- **TASK BRIEF**
Please render the material, from the line with "How much physical" up to and including its final line, as a Markdown table with the columns Row and Line. Number each row and leave out blank lines.

- **LISTING**
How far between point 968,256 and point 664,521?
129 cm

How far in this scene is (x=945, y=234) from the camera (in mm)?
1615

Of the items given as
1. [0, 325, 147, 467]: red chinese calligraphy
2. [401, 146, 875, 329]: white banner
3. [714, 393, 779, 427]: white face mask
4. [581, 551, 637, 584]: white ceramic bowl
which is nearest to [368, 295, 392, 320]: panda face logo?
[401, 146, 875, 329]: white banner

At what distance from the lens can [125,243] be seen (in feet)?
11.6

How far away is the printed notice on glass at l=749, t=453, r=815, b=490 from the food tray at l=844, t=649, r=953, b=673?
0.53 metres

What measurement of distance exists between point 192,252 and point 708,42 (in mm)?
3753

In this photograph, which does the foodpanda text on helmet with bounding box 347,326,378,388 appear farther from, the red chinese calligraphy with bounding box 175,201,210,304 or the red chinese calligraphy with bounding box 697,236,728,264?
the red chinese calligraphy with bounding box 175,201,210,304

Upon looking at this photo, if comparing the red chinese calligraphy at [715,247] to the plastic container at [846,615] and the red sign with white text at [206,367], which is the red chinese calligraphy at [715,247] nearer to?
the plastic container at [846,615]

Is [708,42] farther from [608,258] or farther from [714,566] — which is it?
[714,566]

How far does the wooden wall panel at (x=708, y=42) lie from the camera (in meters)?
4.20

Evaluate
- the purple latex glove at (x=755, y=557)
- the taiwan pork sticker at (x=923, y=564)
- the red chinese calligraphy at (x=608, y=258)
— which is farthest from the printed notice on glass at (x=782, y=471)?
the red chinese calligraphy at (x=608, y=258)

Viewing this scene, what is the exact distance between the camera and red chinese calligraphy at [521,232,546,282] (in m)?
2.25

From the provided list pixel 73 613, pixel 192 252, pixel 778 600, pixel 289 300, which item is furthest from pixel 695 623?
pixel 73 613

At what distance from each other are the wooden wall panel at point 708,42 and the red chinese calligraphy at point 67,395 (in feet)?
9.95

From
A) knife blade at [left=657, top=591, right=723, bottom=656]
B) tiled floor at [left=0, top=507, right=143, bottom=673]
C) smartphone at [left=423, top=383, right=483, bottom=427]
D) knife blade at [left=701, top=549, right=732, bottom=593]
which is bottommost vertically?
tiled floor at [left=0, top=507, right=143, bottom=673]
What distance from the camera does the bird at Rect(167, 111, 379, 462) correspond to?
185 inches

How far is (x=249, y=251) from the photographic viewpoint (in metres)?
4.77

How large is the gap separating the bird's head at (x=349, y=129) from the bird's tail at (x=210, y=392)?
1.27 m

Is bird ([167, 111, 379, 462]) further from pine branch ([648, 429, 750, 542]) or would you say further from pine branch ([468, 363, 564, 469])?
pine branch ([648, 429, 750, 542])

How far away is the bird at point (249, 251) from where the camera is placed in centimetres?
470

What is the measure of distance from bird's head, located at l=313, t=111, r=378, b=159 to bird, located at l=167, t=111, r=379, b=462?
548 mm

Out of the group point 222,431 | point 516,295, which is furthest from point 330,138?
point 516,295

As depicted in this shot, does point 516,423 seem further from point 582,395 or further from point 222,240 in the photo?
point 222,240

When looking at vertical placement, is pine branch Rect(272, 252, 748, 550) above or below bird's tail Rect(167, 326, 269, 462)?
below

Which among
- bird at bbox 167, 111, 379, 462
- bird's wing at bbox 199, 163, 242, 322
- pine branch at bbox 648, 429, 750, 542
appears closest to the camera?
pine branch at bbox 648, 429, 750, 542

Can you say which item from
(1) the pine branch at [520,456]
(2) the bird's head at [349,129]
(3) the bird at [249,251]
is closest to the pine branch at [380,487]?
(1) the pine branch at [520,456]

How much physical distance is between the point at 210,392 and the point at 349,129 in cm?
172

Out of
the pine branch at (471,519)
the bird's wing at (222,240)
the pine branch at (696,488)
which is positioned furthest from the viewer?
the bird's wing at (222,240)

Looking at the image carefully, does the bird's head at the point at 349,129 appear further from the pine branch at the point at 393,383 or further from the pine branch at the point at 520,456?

- **COMPLETE RESPONSE**
| Row | Line |
|---|---|
| 1 | How much physical distance is between the point at 210,392 and the point at 349,129 in cm? |
| 2 | 172 |
| 3 | Out of |
| 4 | the pine branch at (471,519) |
| 5 | the bird's wing at (222,240) |
| 6 | the pine branch at (696,488) |
| 7 | which is positioned furthest from the viewer? |
| 8 | the bird's wing at (222,240) |
| 9 | Looking at the image carefully, does the bird's head at the point at 349,129 appear further from the pine branch at the point at 393,383 or further from the pine branch at the point at 520,456? |